Le parti Rassemblement national (RN) est confronté à une difficulté répétée : expurger l’ensemble de ses candidats tenus pour racistes ou sexistes. « Autant vider l’océan à la petite cuillère », pourrait penser, in petto, Julien Sanchez, directeur de campagne du parti aux élections municipales de mars. À mesure que les antennes départementales dévoilent leurs listes, la presse publie les siennes : des recensements des « brebis galeuses » qui porteront la flamme le 15 mars.
Un terme devenu marqueur
L’expression « brebis galeuses » a été utilisée par Jordan Bardella, président du mouvement, lors des élections législatives de 2024. Elle visait à minimiser l’ampleur des candidats épinglés pour des propos racistes, antisémites ou sexistes, parfois tenus sous le couvert de l’humour, dans la presse ou sur les réseaux sociaux.
Récupérée par les commentateurs, l’expression colle aujourd’hui aux costumes cintrés des cadres du parti. Elle sert de repère médiatique pour qualifier un phénomène qui mêle propos polémiques et imprudences publiques. Mais le terme, volontairement dépréciatif, ne résout pas la question opérationnelle : qui détecte, qui sanctionne et selon quels critères ?

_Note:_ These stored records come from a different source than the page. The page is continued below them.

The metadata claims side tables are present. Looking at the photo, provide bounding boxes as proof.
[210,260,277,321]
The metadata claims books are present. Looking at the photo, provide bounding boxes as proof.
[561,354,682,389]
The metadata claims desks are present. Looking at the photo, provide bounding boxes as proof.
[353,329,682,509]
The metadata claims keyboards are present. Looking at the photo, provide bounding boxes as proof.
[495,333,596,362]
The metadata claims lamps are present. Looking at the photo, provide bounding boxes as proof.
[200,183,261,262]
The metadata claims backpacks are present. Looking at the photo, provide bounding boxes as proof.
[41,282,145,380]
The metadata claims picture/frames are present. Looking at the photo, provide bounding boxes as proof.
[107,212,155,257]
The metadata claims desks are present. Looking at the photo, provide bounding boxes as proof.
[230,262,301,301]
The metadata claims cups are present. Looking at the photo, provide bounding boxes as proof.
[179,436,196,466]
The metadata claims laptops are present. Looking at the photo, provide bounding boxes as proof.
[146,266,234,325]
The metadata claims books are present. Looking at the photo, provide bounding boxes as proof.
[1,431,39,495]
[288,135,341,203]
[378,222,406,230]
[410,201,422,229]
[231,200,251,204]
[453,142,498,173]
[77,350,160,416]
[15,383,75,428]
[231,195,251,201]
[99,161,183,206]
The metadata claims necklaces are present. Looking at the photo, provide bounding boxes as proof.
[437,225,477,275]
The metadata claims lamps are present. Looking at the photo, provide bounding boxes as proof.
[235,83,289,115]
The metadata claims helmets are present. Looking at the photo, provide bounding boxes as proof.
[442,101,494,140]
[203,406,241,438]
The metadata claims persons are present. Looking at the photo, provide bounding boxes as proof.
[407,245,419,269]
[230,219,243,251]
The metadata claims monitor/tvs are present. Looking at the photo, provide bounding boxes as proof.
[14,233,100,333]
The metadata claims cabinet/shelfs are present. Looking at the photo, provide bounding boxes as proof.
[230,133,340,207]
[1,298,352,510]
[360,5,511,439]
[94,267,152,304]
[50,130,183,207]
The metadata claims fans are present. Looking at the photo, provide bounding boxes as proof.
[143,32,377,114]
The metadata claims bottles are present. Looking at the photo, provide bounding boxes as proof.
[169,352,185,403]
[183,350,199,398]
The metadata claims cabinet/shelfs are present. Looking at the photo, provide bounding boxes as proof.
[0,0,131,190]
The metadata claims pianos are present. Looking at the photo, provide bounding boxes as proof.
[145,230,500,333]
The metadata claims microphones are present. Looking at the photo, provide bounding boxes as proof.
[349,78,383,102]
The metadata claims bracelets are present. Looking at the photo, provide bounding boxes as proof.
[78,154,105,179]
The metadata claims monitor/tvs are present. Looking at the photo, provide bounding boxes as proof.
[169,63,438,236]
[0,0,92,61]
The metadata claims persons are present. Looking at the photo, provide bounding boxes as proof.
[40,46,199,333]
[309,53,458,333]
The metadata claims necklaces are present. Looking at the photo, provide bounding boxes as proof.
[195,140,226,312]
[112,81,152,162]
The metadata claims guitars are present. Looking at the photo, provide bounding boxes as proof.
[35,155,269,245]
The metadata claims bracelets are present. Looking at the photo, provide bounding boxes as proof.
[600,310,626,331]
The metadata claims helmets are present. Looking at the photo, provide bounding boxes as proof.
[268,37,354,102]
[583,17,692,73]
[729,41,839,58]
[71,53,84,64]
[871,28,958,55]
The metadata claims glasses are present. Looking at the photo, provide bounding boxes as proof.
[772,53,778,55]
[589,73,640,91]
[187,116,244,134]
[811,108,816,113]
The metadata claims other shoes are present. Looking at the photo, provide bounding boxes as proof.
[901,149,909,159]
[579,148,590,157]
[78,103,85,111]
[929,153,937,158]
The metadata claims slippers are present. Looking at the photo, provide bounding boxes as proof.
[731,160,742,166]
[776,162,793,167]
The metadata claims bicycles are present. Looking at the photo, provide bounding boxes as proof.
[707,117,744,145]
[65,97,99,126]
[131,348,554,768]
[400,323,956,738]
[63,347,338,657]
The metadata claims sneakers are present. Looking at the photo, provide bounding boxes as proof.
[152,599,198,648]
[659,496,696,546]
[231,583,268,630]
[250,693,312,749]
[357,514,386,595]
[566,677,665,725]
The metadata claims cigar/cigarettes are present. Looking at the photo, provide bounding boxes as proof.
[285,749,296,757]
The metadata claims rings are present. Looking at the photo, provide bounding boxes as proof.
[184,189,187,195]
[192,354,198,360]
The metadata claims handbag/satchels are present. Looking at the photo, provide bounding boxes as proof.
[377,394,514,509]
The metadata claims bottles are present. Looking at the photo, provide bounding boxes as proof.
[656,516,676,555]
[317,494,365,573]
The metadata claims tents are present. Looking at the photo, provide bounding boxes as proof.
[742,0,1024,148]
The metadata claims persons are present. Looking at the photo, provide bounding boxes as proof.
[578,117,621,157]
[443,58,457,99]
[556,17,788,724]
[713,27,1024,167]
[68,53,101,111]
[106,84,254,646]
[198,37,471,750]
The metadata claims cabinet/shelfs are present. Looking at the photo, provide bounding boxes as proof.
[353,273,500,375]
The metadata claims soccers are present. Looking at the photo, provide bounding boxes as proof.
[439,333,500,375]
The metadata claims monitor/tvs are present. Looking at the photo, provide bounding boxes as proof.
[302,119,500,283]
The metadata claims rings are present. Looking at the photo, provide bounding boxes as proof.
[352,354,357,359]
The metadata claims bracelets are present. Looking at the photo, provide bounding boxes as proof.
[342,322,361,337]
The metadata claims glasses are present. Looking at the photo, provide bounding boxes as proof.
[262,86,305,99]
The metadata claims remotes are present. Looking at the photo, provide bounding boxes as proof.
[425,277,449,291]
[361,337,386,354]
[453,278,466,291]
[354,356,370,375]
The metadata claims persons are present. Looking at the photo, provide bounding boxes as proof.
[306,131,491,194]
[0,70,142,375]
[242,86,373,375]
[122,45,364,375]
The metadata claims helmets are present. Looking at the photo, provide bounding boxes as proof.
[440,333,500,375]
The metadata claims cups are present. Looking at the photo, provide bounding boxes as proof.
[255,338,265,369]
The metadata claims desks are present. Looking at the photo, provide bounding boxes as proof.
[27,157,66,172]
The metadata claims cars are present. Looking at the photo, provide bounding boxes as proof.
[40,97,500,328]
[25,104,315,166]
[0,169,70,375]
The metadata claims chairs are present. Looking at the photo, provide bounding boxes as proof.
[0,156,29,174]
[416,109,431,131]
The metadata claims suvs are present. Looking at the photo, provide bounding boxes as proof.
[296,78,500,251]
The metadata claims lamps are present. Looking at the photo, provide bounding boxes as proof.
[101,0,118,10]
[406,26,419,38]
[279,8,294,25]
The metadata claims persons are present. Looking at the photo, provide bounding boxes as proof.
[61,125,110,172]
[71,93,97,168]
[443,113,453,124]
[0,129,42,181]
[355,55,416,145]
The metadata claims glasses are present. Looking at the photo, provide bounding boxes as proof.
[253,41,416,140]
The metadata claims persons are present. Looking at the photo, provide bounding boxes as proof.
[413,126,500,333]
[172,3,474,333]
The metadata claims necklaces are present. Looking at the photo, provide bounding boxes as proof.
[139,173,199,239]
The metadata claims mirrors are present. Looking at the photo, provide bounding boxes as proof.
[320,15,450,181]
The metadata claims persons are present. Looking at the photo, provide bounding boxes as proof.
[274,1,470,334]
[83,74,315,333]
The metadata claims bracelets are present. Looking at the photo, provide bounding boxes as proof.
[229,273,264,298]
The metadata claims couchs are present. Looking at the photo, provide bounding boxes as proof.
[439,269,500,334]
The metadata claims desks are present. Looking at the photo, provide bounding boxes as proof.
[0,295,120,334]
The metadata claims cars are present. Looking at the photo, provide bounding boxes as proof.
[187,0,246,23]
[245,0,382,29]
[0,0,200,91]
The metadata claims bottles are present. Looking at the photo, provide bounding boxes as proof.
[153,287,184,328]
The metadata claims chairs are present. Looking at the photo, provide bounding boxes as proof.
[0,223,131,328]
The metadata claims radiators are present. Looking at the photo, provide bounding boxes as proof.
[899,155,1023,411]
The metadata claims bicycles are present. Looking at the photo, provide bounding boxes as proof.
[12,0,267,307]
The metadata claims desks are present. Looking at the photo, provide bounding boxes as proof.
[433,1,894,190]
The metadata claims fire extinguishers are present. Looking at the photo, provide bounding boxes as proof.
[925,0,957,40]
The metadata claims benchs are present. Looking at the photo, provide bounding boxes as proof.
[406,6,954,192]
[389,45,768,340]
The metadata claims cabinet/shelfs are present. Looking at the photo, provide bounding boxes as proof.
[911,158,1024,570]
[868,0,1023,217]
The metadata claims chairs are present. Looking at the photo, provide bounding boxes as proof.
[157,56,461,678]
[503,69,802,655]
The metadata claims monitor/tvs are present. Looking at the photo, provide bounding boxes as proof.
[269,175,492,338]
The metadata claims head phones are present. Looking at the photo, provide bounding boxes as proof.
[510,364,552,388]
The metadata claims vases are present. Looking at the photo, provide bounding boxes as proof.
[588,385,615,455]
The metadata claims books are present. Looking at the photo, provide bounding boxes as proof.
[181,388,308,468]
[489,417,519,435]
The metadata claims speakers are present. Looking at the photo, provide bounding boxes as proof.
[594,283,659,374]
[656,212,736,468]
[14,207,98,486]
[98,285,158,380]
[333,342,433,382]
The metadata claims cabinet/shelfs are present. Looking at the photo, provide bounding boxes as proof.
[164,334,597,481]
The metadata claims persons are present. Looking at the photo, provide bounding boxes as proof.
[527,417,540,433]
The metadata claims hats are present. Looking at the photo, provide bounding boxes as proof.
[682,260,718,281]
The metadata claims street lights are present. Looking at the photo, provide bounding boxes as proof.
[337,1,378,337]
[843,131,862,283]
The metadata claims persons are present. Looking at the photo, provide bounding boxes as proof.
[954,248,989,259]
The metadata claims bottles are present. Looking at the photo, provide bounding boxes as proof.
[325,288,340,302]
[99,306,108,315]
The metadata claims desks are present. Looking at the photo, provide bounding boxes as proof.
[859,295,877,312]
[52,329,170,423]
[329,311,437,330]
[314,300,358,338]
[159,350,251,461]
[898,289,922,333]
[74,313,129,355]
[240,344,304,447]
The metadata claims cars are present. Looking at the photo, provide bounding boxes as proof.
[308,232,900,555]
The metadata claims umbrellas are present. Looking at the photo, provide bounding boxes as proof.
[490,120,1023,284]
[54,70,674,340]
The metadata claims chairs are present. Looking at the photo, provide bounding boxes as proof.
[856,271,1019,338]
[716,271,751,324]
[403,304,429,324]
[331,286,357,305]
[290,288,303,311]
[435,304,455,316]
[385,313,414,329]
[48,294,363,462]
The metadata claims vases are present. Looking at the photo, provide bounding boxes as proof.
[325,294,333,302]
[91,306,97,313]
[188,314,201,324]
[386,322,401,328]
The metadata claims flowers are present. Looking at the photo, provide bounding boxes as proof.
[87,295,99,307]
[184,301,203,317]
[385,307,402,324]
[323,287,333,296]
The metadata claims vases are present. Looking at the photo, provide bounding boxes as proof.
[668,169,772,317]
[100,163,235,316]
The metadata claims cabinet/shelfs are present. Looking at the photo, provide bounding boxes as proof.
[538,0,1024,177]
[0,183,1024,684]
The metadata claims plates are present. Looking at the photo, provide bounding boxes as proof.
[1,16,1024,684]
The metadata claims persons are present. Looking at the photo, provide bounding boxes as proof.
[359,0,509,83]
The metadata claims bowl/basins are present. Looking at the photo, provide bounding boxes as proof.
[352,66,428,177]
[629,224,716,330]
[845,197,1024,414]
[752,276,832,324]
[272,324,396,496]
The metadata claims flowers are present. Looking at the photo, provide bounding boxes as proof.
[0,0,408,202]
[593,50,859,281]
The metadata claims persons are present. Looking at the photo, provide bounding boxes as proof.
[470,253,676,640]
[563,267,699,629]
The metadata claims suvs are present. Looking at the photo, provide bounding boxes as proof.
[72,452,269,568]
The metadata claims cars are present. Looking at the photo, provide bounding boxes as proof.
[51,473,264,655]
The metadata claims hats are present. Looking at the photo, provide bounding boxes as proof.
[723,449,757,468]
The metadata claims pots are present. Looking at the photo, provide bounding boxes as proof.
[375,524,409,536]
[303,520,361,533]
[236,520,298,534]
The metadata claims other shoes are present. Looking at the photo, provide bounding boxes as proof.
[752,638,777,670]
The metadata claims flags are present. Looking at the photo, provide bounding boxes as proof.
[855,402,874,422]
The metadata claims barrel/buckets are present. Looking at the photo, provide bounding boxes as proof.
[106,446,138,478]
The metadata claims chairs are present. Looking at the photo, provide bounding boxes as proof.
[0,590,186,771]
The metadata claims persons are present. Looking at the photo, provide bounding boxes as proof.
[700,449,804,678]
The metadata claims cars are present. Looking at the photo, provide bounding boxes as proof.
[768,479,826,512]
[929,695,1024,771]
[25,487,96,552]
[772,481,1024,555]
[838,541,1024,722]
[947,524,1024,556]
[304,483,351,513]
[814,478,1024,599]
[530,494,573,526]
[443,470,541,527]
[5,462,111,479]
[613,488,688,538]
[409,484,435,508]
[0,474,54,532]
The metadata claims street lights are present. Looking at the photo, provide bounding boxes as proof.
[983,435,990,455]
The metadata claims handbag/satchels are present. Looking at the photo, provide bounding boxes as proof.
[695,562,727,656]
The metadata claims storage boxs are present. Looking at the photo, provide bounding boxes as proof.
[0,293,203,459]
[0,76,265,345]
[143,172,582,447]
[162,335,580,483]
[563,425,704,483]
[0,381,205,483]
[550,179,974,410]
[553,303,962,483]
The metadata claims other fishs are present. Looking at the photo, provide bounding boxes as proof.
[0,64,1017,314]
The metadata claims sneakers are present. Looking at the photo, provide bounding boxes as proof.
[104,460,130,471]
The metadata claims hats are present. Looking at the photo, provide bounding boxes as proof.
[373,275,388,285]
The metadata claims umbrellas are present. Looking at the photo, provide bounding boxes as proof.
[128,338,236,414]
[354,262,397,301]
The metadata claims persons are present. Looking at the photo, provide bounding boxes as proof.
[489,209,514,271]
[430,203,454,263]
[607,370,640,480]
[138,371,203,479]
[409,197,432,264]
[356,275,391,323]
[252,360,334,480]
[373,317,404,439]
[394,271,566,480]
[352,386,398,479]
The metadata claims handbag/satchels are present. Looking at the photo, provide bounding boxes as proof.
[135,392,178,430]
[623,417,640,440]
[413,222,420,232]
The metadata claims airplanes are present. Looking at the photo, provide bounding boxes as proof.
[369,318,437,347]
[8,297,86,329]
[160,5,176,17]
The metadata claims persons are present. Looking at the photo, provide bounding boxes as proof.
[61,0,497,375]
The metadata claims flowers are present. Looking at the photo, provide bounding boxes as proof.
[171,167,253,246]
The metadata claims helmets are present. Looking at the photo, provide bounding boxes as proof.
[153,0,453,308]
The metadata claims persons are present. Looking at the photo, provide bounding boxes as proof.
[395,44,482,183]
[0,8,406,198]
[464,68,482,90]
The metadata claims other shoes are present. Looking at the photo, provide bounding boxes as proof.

La réaction du parti et le rôle des médias
Le RN a réagi après plusieurs révélations. Le parti a parfois pris acte des enquêtes menées par la presse. Jordan Bardella n’a pas manqué de remercier les journalistes pour un travail que son organisation, selon ses propres termes, n’avait pas su accomplir.
Conséquence concrète : certains des candidats épinglés lors des législatives de 2024 ont été écartés du mouvement après l’été 2024. Plusieurs autres n’ont pas été investis pour les municipales. Ces mesures montrent une volonté de sélection plus stricte au sommet. Elles illustrent aussi la dépendance du parti vis‑à‑vis d’un travail de veille externe.
Pour autant, l’« amaigrissement » du troupeau est partiel. D’autres candidatures controversées persistent. Certains postulants restent en lice et sont par ailleurs maintenus sur des listes visant de grandes villes.
Problème structurel et contraintes locales
Plusieurs raisons expliquent la difficulté à purger complètement les rangs. D’abord, le recours aux antennes départementales pour proposer des candidats confère une large autonomie locale. Cette décentralisation accélère le recrutement, mais réduit le contrôle centralisé.
Ensuite, le temps et les calendriers électoraux pèsent. Les investitures se succèdent selon des rythmes locaux et nationaux. Lorsque les médias publient des enquêtes, les décisions doivent parfois être prises en urgence, sous pression politique et opérationnelle.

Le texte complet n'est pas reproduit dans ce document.